- **GOAL OF THE EXERCISE**:
Continue the news report about the VA's apology over the scalpel, picking up right after its last sentence.

- **PASSAGE**:
□ □ □ □ □

The Veterans Affairs Department has apologized following an incident where a scalpel was allegedly left inside the body of a veteran for years following surgery.
VA Secretary David Shulkin said Wednesday that the department is working to address the claim and prevent future mistakes.
“It’s an event that should never happen, and I am deeply sorry that any veteran should have to undergo this,” Shulkin said, adding that the incident was “inadvertent on the surgeon’s part.”
Shulkin also said that surgical materials are left inside patients far less frequently in the VA’s hospitals than in non-VA institutions.
“While this is an extremely rare event — it happens in the country 1,500 times a year, in the VA, it does happen, it happened 12 times in the VA — that’s a rate in the VA much less than what happens outside the VA,” he said, adding, “That’s no excuse, this should never happen.”

□ □ □ □ □

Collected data
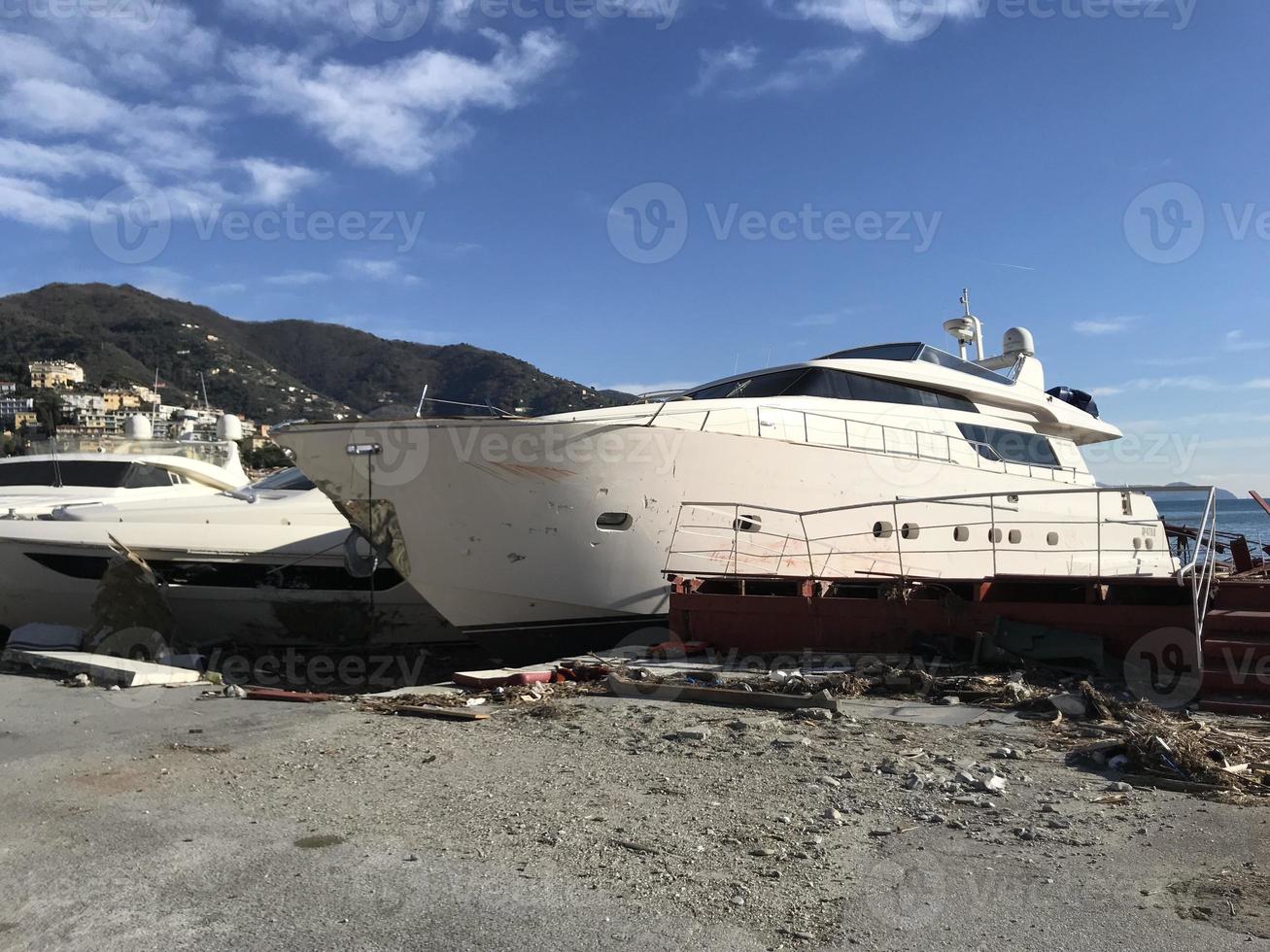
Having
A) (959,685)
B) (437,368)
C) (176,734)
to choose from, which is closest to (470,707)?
(176,734)

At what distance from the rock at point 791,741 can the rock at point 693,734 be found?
429 millimetres

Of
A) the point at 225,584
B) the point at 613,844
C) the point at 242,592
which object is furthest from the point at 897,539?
the point at 225,584

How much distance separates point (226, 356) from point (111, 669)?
13184cm

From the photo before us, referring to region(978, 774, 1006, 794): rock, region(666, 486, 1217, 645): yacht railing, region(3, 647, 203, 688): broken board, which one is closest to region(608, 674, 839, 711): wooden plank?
region(978, 774, 1006, 794): rock

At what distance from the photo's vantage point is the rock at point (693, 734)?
5.41 metres

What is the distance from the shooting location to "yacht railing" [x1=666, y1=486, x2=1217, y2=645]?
875 centimetres

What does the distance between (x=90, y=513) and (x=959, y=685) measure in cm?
1175

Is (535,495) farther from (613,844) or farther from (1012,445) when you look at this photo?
(1012,445)

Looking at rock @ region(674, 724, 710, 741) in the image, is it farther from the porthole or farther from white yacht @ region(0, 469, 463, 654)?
white yacht @ region(0, 469, 463, 654)

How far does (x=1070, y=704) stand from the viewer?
19.4 feet

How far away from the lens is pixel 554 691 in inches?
278

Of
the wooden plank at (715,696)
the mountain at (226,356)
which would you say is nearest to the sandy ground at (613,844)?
the wooden plank at (715,696)

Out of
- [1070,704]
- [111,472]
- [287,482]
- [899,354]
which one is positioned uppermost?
[899,354]

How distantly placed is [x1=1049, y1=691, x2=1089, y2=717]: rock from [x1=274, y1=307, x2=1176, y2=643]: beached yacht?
5.15 feet
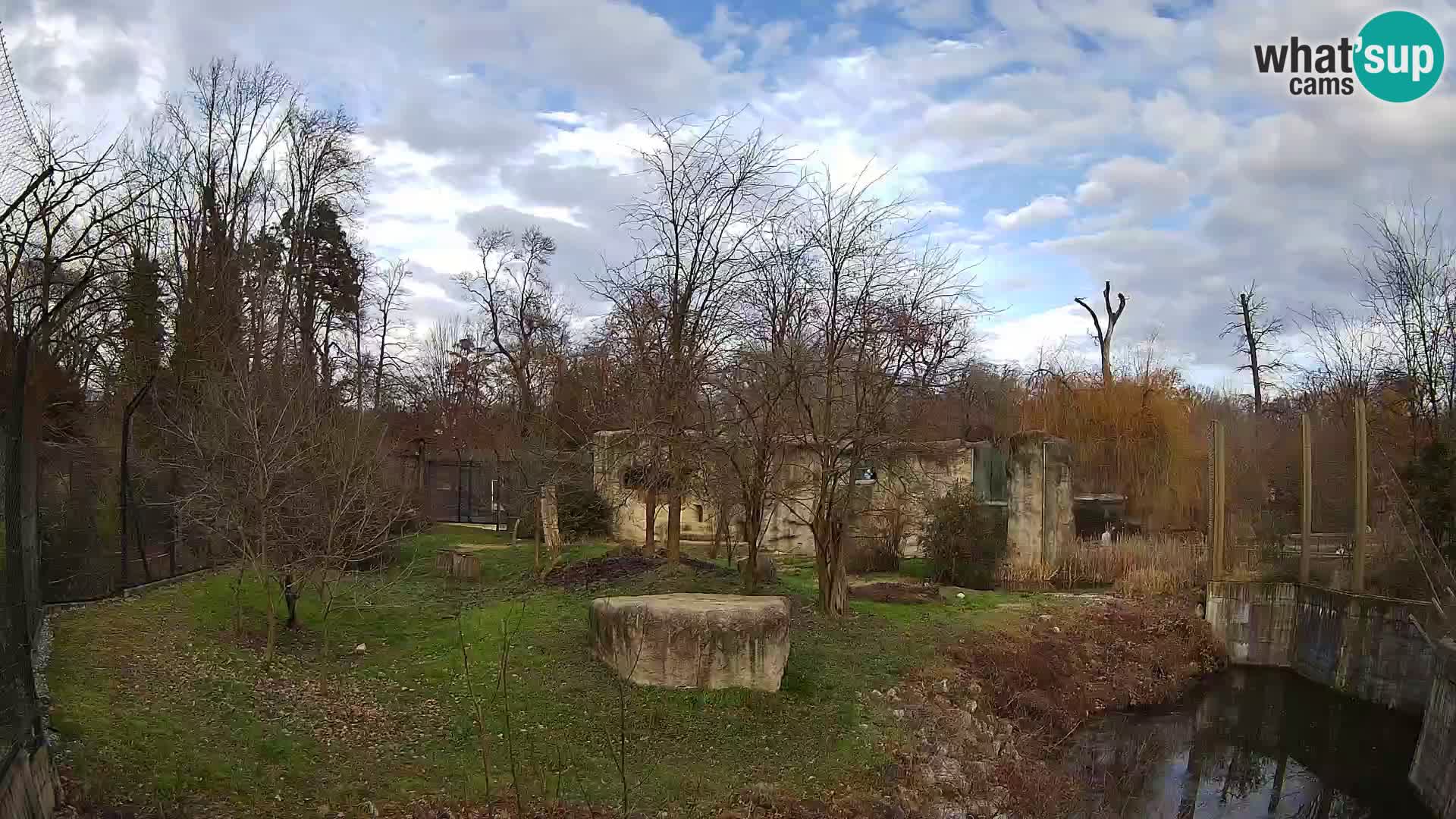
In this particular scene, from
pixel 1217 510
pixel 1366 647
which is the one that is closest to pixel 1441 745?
pixel 1366 647

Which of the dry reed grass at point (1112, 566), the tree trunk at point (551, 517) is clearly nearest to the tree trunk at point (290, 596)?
the tree trunk at point (551, 517)

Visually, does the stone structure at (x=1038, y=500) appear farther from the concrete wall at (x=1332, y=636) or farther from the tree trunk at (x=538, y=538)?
the tree trunk at (x=538, y=538)

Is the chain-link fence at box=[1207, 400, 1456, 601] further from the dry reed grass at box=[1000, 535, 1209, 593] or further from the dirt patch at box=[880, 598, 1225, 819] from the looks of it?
the dirt patch at box=[880, 598, 1225, 819]

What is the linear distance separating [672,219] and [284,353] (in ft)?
41.9

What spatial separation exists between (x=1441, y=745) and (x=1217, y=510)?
747cm

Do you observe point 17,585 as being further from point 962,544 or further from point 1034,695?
point 962,544

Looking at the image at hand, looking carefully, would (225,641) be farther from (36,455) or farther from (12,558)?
(12,558)

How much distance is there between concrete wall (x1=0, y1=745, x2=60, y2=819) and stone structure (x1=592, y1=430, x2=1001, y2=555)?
1069 cm

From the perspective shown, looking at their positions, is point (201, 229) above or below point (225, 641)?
above

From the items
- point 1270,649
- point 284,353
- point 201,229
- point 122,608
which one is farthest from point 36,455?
point 1270,649

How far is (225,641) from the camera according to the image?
33.4 feet

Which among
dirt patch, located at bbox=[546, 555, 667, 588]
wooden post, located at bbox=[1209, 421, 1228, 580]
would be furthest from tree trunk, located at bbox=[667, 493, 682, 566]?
wooden post, located at bbox=[1209, 421, 1228, 580]

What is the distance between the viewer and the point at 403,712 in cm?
876

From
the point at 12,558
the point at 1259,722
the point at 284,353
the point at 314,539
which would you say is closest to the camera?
the point at 12,558
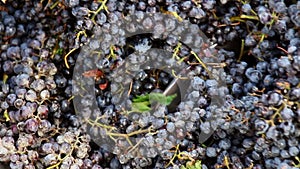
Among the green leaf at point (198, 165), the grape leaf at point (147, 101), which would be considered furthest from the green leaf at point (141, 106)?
the green leaf at point (198, 165)

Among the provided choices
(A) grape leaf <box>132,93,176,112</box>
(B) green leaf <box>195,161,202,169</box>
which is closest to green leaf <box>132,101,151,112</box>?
(A) grape leaf <box>132,93,176,112</box>

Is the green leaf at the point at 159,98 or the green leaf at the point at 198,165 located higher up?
the green leaf at the point at 159,98

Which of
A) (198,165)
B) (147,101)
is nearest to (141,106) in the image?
(147,101)

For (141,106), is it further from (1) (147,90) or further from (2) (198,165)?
(2) (198,165)

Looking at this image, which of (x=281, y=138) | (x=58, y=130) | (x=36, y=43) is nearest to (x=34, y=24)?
(x=36, y=43)

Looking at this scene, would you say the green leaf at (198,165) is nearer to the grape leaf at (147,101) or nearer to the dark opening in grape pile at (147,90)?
the dark opening in grape pile at (147,90)

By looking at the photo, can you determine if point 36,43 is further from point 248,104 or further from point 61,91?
point 248,104

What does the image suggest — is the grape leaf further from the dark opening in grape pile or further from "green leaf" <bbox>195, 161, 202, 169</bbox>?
"green leaf" <bbox>195, 161, 202, 169</bbox>

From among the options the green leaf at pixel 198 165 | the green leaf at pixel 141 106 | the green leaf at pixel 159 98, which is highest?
the green leaf at pixel 159 98
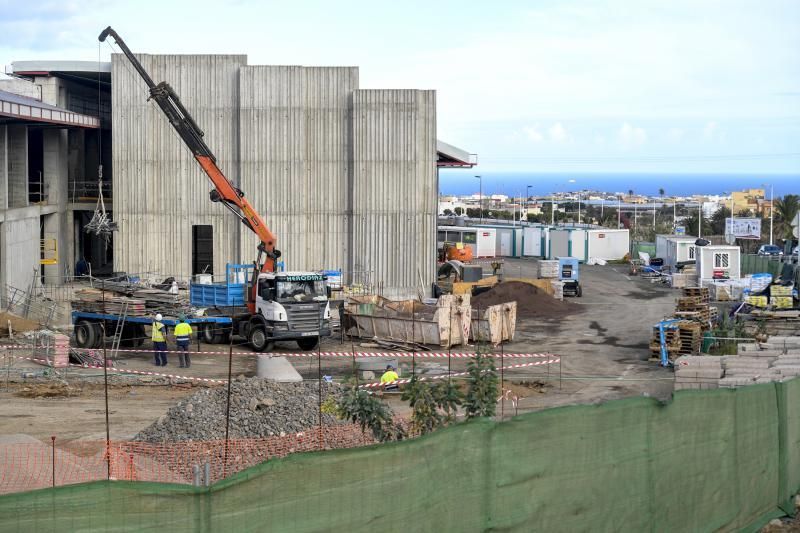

□ □ □ □ □

- **RESULT**:
Shulkin was responding to questions from Sen. Richard Blumenthal, a Connecticut Democrat, about the lawsuit at a Senate Veteran’s Affairs Committee hearing, calling the allegation a “truly egregious act of malpractice.”
In a lawsuit filed earlier this month in Connecticut district court, Glenford Taylor alleged that a scalpel used during a 2013 surgery at a VA hospital in Connecticut was left in his body accidentally. The scalpel was discovered in March 2017, according to the lawsuit, when Taylor complained of dizziness and went for an MRI.
That MRI had to be stopped while in progress, the lawsuit states, because Taylor suffered “severe abdominal pain.”
“Imaging performed that date revealed an abandoned surgical instrument in plaintiff’s body,” the lawsuit states. It was removed in a separate surgery in April 2017.
Turner’s lawsuit accuses the US Department of Veterans Affairs of negligence and seeks compensatory damages.